12 Aralık 2013 Perşembe

İMAN ETMEDE ZORLAMA YOKTUR AMA İMAN ETTİKTEN SONRA İMANIN KURALLARINA,İMAN EDEN KİŞİYİ ZORLAMAK VARDIR.

Hikmeti ilâhi şu insan denen varlığın hem hayra hem de şerre, hem hidayete hem de dalâlete müsait şekilde yaratılmasını irade buyurmuştur. 
Her iki yolu da seçecek bir irade vermiştir ona. Ve o, eğer ledünni kabiliyetleri' ni duygu ve idraklerini güzel kullanabilirse gerek kâinatta gerekse
insan nefsindeki hakikatleri ve hidayet delillerini anlamaya doğru tevcih ederse muhakkak iman eder ve bu imanı sayesinde kurtuluşa erer. 

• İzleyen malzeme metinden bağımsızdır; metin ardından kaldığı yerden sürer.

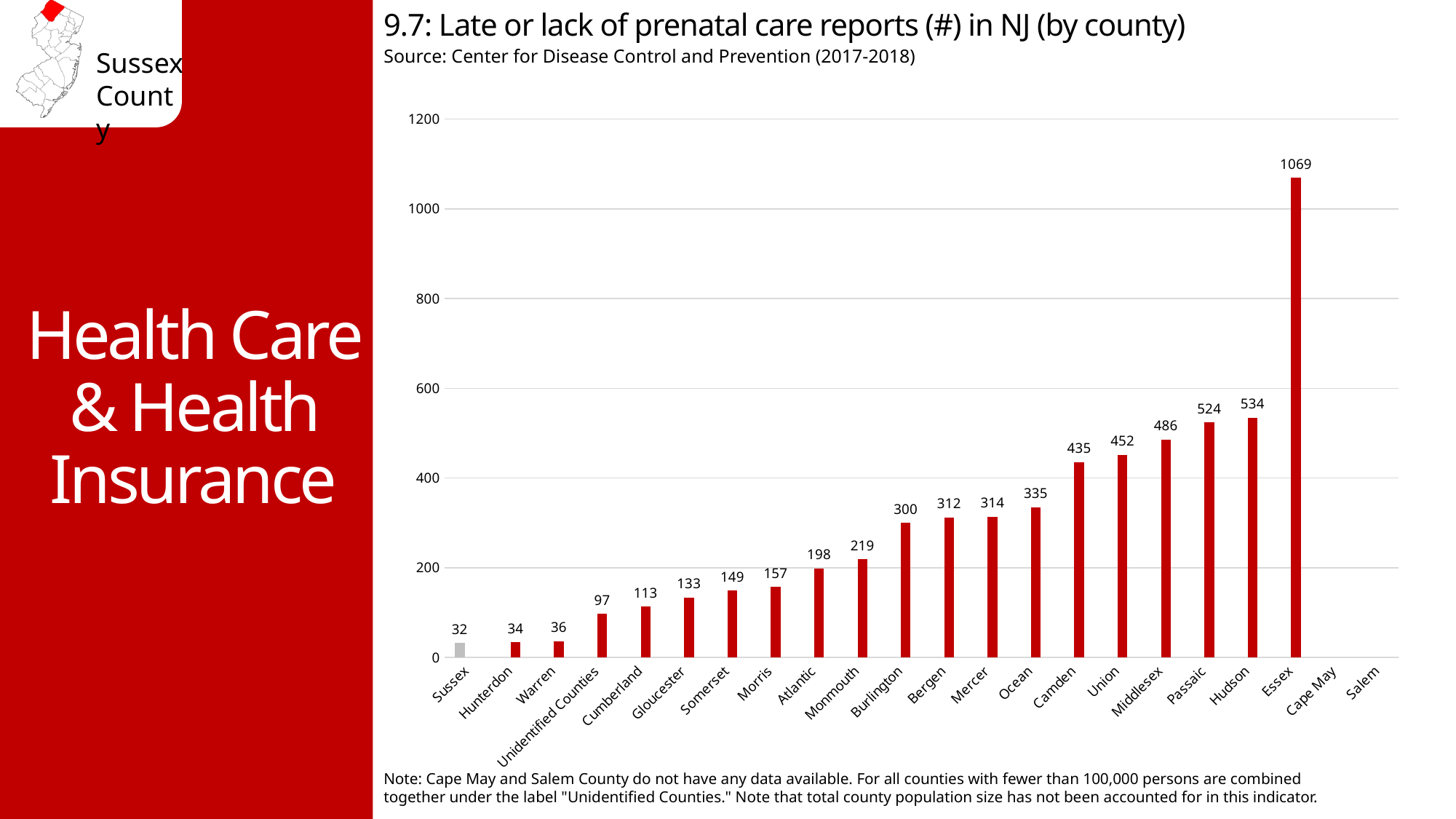
Which is larger, the value for Camden or the value for Ocean? Camden What kind of chart is shown on the slide? bar chart Which county has the highest number of late or lack of prenatal care reports? Essex Is the value for Union greater or less than 400? greater What is the difference between the values for Essex and Hudson? 535 What is the difference between the values for Hudson and Passaic? 10 What is the value shown for Essex? 1069 What is the source cited for the chart? Center for Disease Control and Prevention (2017-2018) What is the value shown for Middlesex? 486 Do the values generally rise or fall from Sussex to Essex along the x axis? rise Which county with a plotted value has the lowest number of reports? Sussex What is the number of late or lack of prenatal care reports for Sussex? 32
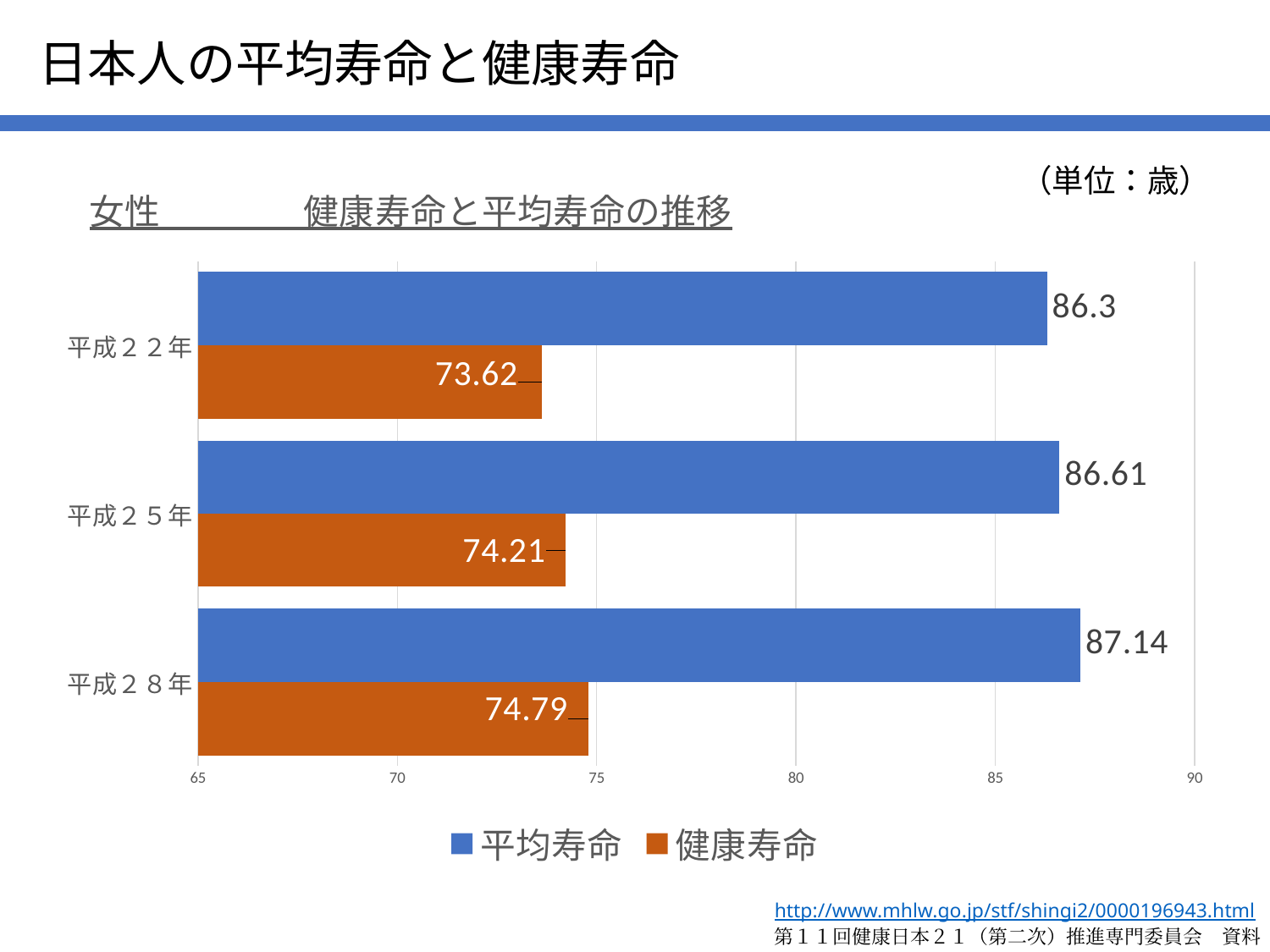
What is the difference between 平均寿命 and 健康寿命 for 平成２８年? 12.35 Which year has the highest 平均寿命? 平成２８年 What is the difference between the 健康寿命 values for 平成２８年 and 平成２２年? 1.17 What is the 平均寿命 value for 平成２８年? 87.14 What kind of chart is shown on the slide? bar chart What is the 健康寿命 value for 平成２２年? 73.62 What is the 健康寿命 value for 平成２５年? 74.21 Which year has the lowest 健康寿命? 平成２２年 Does the 健康寿命 value rise or fall from 平成２２年 to 平成２８年? rise Which is larger, the 平均寿命 for 平成２５年 or the 平均寿命 for 平成２２年? 平成２５年 How many years (categories) are shown on the chart? 3 How many series does the legend list? 2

Aksi takdirde, yani derûnî duygularını muattal bırakır, idrâk ve duygu kabiliyetlerini boşluğa atar ve imana götüren delillerden mahrum ederse, kalbi katılaşır, kafası donuklaşır ve neticede inkâra ve ilhada sürüklenir. 
En sonunda da Allah'ın yalancılar ve inkarcılar için takdir ettiği azaba dalar...
Şu halde inanmak tamamen insanın iradesine terkedilmiştir. Ve peygamber hiç kimseyi zorla inanmaya sevkedemez. Çünkü kalble
ilgili duygularda, vicdanın içinden gelen seslenişlerde zor ve baskının yeri yoktur...
"öyle iken insanları iman etmeye sen mi zorlayacaksın?"
İMAN ETMEDE ZORLAMA YOKTUR AMA İMAN ETTİKTEN SONRA İMANIN KURALLARINA,İMAN EDEN KİŞİYİ ZORLAMAK VARDIR.